L’82% degli italiani ha dichiarato di alternare il tradizionale espresso con il caffè decaffeinato almeno una volta al giorno. Questo fenomeno si inserisce nel contesto di un notevole aumento del mercato del caffè decaffeinato a livello globale, che, secondo il report Global Growth Insights, nel 2025 è stato valutato quasi 2,7 miliardi di dollari e si prevede che raggiungerà i 3 miliardi di dollari entro il 2026, con una crescita del 11%. Il tasso di crescita annuo composto tra il 2025 e il 2030, come indicato da Mordor Intelligence, è stimato intorno al 6,6%.
L’indagine Swoa e il campione analizzato
Questi dati emergono da un’indagine condotta da Nescafé Dolce Gusto, denominata Swoa (Social Web Opinion Analysis), su un campione di 1.200 utenti web di età compresa tra i 20 e i 50 anni. Lo studio ha messo in evidenza un crescente interesse per un consumo più consapevole della caffeina. In passato, il caffè era principalmente associato a un consumo concentrato al mattino, con solo il 14% degli intervistati che lo consumava in quel momento. Oggi, invece, quasi un italiano su due (49%) gestisce il caffè in modo più variegato, alternando diverse tipologie a seconda del momento della giornata.

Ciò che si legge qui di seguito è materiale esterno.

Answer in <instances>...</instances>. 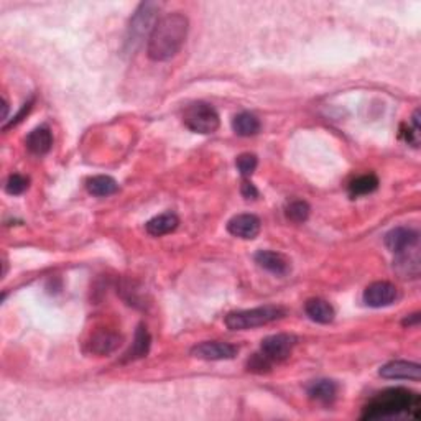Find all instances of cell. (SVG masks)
<instances>
[{
	"instance_id": "6da1fadb",
	"label": "cell",
	"mask_w": 421,
	"mask_h": 421,
	"mask_svg": "<svg viewBox=\"0 0 421 421\" xmlns=\"http://www.w3.org/2000/svg\"><path fill=\"white\" fill-rule=\"evenodd\" d=\"M189 22L183 13H168L155 23L149 38L146 55L151 61H168L179 53L186 41Z\"/></svg>"
},
{
	"instance_id": "7a4b0ae2",
	"label": "cell",
	"mask_w": 421,
	"mask_h": 421,
	"mask_svg": "<svg viewBox=\"0 0 421 421\" xmlns=\"http://www.w3.org/2000/svg\"><path fill=\"white\" fill-rule=\"evenodd\" d=\"M421 399L418 394L406 389H389L368 401L364 408L362 420H389L399 416L418 418Z\"/></svg>"
},
{
	"instance_id": "3957f363",
	"label": "cell",
	"mask_w": 421,
	"mask_h": 421,
	"mask_svg": "<svg viewBox=\"0 0 421 421\" xmlns=\"http://www.w3.org/2000/svg\"><path fill=\"white\" fill-rule=\"evenodd\" d=\"M158 11L160 6L155 2L140 4L130 18L129 28H127L125 53H135L144 45V41L149 40L155 28V23L158 22Z\"/></svg>"
},
{
	"instance_id": "277c9868",
	"label": "cell",
	"mask_w": 421,
	"mask_h": 421,
	"mask_svg": "<svg viewBox=\"0 0 421 421\" xmlns=\"http://www.w3.org/2000/svg\"><path fill=\"white\" fill-rule=\"evenodd\" d=\"M287 315L285 308L275 305H265L258 306L254 310H244V311H234L226 316V326L230 331H247L254 328H260V326L270 324L273 321L282 319Z\"/></svg>"
},
{
	"instance_id": "5b68a950",
	"label": "cell",
	"mask_w": 421,
	"mask_h": 421,
	"mask_svg": "<svg viewBox=\"0 0 421 421\" xmlns=\"http://www.w3.org/2000/svg\"><path fill=\"white\" fill-rule=\"evenodd\" d=\"M183 124L195 134L207 135L214 134L219 129V113L212 106L206 102H193L184 109Z\"/></svg>"
},
{
	"instance_id": "8992f818",
	"label": "cell",
	"mask_w": 421,
	"mask_h": 421,
	"mask_svg": "<svg viewBox=\"0 0 421 421\" xmlns=\"http://www.w3.org/2000/svg\"><path fill=\"white\" fill-rule=\"evenodd\" d=\"M296 343H298L296 336L293 334L282 333V334L268 336V338H265L262 340V344H260V354H262V356L270 364L283 362L291 356Z\"/></svg>"
},
{
	"instance_id": "52a82bcc",
	"label": "cell",
	"mask_w": 421,
	"mask_h": 421,
	"mask_svg": "<svg viewBox=\"0 0 421 421\" xmlns=\"http://www.w3.org/2000/svg\"><path fill=\"white\" fill-rule=\"evenodd\" d=\"M237 346L222 340H206L191 349V356L201 361H230L237 356Z\"/></svg>"
},
{
	"instance_id": "ba28073f",
	"label": "cell",
	"mask_w": 421,
	"mask_h": 421,
	"mask_svg": "<svg viewBox=\"0 0 421 421\" xmlns=\"http://www.w3.org/2000/svg\"><path fill=\"white\" fill-rule=\"evenodd\" d=\"M399 298V290L390 282H375L364 291V303L371 308H385L394 305Z\"/></svg>"
},
{
	"instance_id": "9c48e42d",
	"label": "cell",
	"mask_w": 421,
	"mask_h": 421,
	"mask_svg": "<svg viewBox=\"0 0 421 421\" xmlns=\"http://www.w3.org/2000/svg\"><path fill=\"white\" fill-rule=\"evenodd\" d=\"M418 242H420V235L415 229H411V227H403V226L395 227V229H392L390 233H387L385 235L387 249H389L390 252H394L395 255L418 249Z\"/></svg>"
},
{
	"instance_id": "30bf717a",
	"label": "cell",
	"mask_w": 421,
	"mask_h": 421,
	"mask_svg": "<svg viewBox=\"0 0 421 421\" xmlns=\"http://www.w3.org/2000/svg\"><path fill=\"white\" fill-rule=\"evenodd\" d=\"M260 229H262V222L255 214H237L227 222L229 234L244 240H252L257 237Z\"/></svg>"
},
{
	"instance_id": "8fae6325",
	"label": "cell",
	"mask_w": 421,
	"mask_h": 421,
	"mask_svg": "<svg viewBox=\"0 0 421 421\" xmlns=\"http://www.w3.org/2000/svg\"><path fill=\"white\" fill-rule=\"evenodd\" d=\"M380 377L390 378V380H415L418 382L421 377V367L420 364L406 362V361H394L385 364L384 367H380Z\"/></svg>"
},
{
	"instance_id": "7c38bea8",
	"label": "cell",
	"mask_w": 421,
	"mask_h": 421,
	"mask_svg": "<svg viewBox=\"0 0 421 421\" xmlns=\"http://www.w3.org/2000/svg\"><path fill=\"white\" fill-rule=\"evenodd\" d=\"M255 262L258 263V267H262L263 270L273 273V275H287L290 272L291 265L283 254L273 252V250H258L255 254Z\"/></svg>"
},
{
	"instance_id": "4fadbf2b",
	"label": "cell",
	"mask_w": 421,
	"mask_h": 421,
	"mask_svg": "<svg viewBox=\"0 0 421 421\" xmlns=\"http://www.w3.org/2000/svg\"><path fill=\"white\" fill-rule=\"evenodd\" d=\"M120 336L112 333V331H97L89 339V351L96 354V356H107V354L113 352L120 346Z\"/></svg>"
},
{
	"instance_id": "5bb4252c",
	"label": "cell",
	"mask_w": 421,
	"mask_h": 421,
	"mask_svg": "<svg viewBox=\"0 0 421 421\" xmlns=\"http://www.w3.org/2000/svg\"><path fill=\"white\" fill-rule=\"evenodd\" d=\"M178 226L179 219L177 214H173V212H163V214L155 216L153 219L146 222L145 229L151 237H162V235L174 233V230L178 229Z\"/></svg>"
},
{
	"instance_id": "9a60e30c",
	"label": "cell",
	"mask_w": 421,
	"mask_h": 421,
	"mask_svg": "<svg viewBox=\"0 0 421 421\" xmlns=\"http://www.w3.org/2000/svg\"><path fill=\"white\" fill-rule=\"evenodd\" d=\"M27 149L35 155L48 153L53 146V135L48 127H36L27 135Z\"/></svg>"
},
{
	"instance_id": "2e32d148",
	"label": "cell",
	"mask_w": 421,
	"mask_h": 421,
	"mask_svg": "<svg viewBox=\"0 0 421 421\" xmlns=\"http://www.w3.org/2000/svg\"><path fill=\"white\" fill-rule=\"evenodd\" d=\"M338 384L334 380H329V378H319V380L311 382L308 385L310 399L319 401V403H333L338 396Z\"/></svg>"
},
{
	"instance_id": "e0dca14e",
	"label": "cell",
	"mask_w": 421,
	"mask_h": 421,
	"mask_svg": "<svg viewBox=\"0 0 421 421\" xmlns=\"http://www.w3.org/2000/svg\"><path fill=\"white\" fill-rule=\"evenodd\" d=\"M305 311L311 321H315V323H319V324L333 323L336 316V311L333 306H331L326 300H321V298H313V300L306 301Z\"/></svg>"
},
{
	"instance_id": "ac0fdd59",
	"label": "cell",
	"mask_w": 421,
	"mask_h": 421,
	"mask_svg": "<svg viewBox=\"0 0 421 421\" xmlns=\"http://www.w3.org/2000/svg\"><path fill=\"white\" fill-rule=\"evenodd\" d=\"M150 346H151L150 333L146 331L144 324H140L139 329H137V333H135L134 343H132L129 351L125 352L124 361L129 362V361H137V359L146 357V354H149V351H150Z\"/></svg>"
},
{
	"instance_id": "d6986e66",
	"label": "cell",
	"mask_w": 421,
	"mask_h": 421,
	"mask_svg": "<svg viewBox=\"0 0 421 421\" xmlns=\"http://www.w3.org/2000/svg\"><path fill=\"white\" fill-rule=\"evenodd\" d=\"M86 188L92 196L106 198L113 195V193H117L119 184H117V181L112 177H107V174H97V177H92L88 179Z\"/></svg>"
},
{
	"instance_id": "ffe728a7",
	"label": "cell",
	"mask_w": 421,
	"mask_h": 421,
	"mask_svg": "<svg viewBox=\"0 0 421 421\" xmlns=\"http://www.w3.org/2000/svg\"><path fill=\"white\" fill-rule=\"evenodd\" d=\"M233 130L240 137H254L260 130V120L250 112L237 113L233 119Z\"/></svg>"
},
{
	"instance_id": "44dd1931",
	"label": "cell",
	"mask_w": 421,
	"mask_h": 421,
	"mask_svg": "<svg viewBox=\"0 0 421 421\" xmlns=\"http://www.w3.org/2000/svg\"><path fill=\"white\" fill-rule=\"evenodd\" d=\"M377 188H378V178L375 174L368 173L354 179V181L349 184V193H351V196H364V195H368V193H373Z\"/></svg>"
},
{
	"instance_id": "7402d4cb",
	"label": "cell",
	"mask_w": 421,
	"mask_h": 421,
	"mask_svg": "<svg viewBox=\"0 0 421 421\" xmlns=\"http://www.w3.org/2000/svg\"><path fill=\"white\" fill-rule=\"evenodd\" d=\"M310 211L311 207L306 201H293L287 206L285 214L288 219L291 222H296V224H301V222L308 221L310 217Z\"/></svg>"
},
{
	"instance_id": "603a6c76",
	"label": "cell",
	"mask_w": 421,
	"mask_h": 421,
	"mask_svg": "<svg viewBox=\"0 0 421 421\" xmlns=\"http://www.w3.org/2000/svg\"><path fill=\"white\" fill-rule=\"evenodd\" d=\"M28 183H30V179L27 177H23V174H11L6 183V191L8 195L12 196H18L22 195V193H25L28 189Z\"/></svg>"
},
{
	"instance_id": "cb8c5ba5",
	"label": "cell",
	"mask_w": 421,
	"mask_h": 421,
	"mask_svg": "<svg viewBox=\"0 0 421 421\" xmlns=\"http://www.w3.org/2000/svg\"><path fill=\"white\" fill-rule=\"evenodd\" d=\"M257 165H258V160L254 153H242L239 155L237 160H235V167H237L239 173L242 174L244 178H249L250 174L255 172Z\"/></svg>"
},
{
	"instance_id": "d4e9b609",
	"label": "cell",
	"mask_w": 421,
	"mask_h": 421,
	"mask_svg": "<svg viewBox=\"0 0 421 421\" xmlns=\"http://www.w3.org/2000/svg\"><path fill=\"white\" fill-rule=\"evenodd\" d=\"M240 193H242V196L245 200H255V198L258 196V189L255 188L254 183H250L245 179L242 183V186H240Z\"/></svg>"
},
{
	"instance_id": "484cf974",
	"label": "cell",
	"mask_w": 421,
	"mask_h": 421,
	"mask_svg": "<svg viewBox=\"0 0 421 421\" xmlns=\"http://www.w3.org/2000/svg\"><path fill=\"white\" fill-rule=\"evenodd\" d=\"M8 119V102L7 99H4V122H6Z\"/></svg>"
},
{
	"instance_id": "4316f807",
	"label": "cell",
	"mask_w": 421,
	"mask_h": 421,
	"mask_svg": "<svg viewBox=\"0 0 421 421\" xmlns=\"http://www.w3.org/2000/svg\"><path fill=\"white\" fill-rule=\"evenodd\" d=\"M418 319H420V318H418V315H413V319H408V318H406V319L403 321V324H408V326L416 324V323H418Z\"/></svg>"
}]
</instances>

La percezione del caffè decaffeinato
In particolare, il 73% degli intervistati considera il caffè decaffeinato una scelta in linea con il proprio stile di vita, mentre il 59% lo giudica un’opzione moderna e intelligente. Inoltre, il 44% degli italiani lo definisce un caffè “completo”, capace di offrire la stessa soddisfazione e gusto dell’originale. Gli analisti sottolineano che questa evoluzione è guidata da una crescente attenzione verso uno stile di consumo più consapevole.
Influenza delle abitudini quotidiane
Per il 60% degli italiani, le abitudini quotidiane e l’organizzazione della propria routine giocano un ruolo cruciale nelle scelte legate al caffè. Tra le motivazioni espresse, spiccano il desiderio di avere una routine serale più regolare (56%) e la ricerca di momenti di pausa più rilassati durante la giornata (48%). Il caffè decaffeinato è scelto soprattutto la sera e dopo cena (48%), percepito come un rito pre-sonno, e nel pomeriggio (42%), durante le pause lavorative, per concedersi un momento di decompressione. Anche il dopo pranzo si conferma un momento significativo, con oltre un italiano su tre (35%) che opta per il decaffeinato al termine del pasto.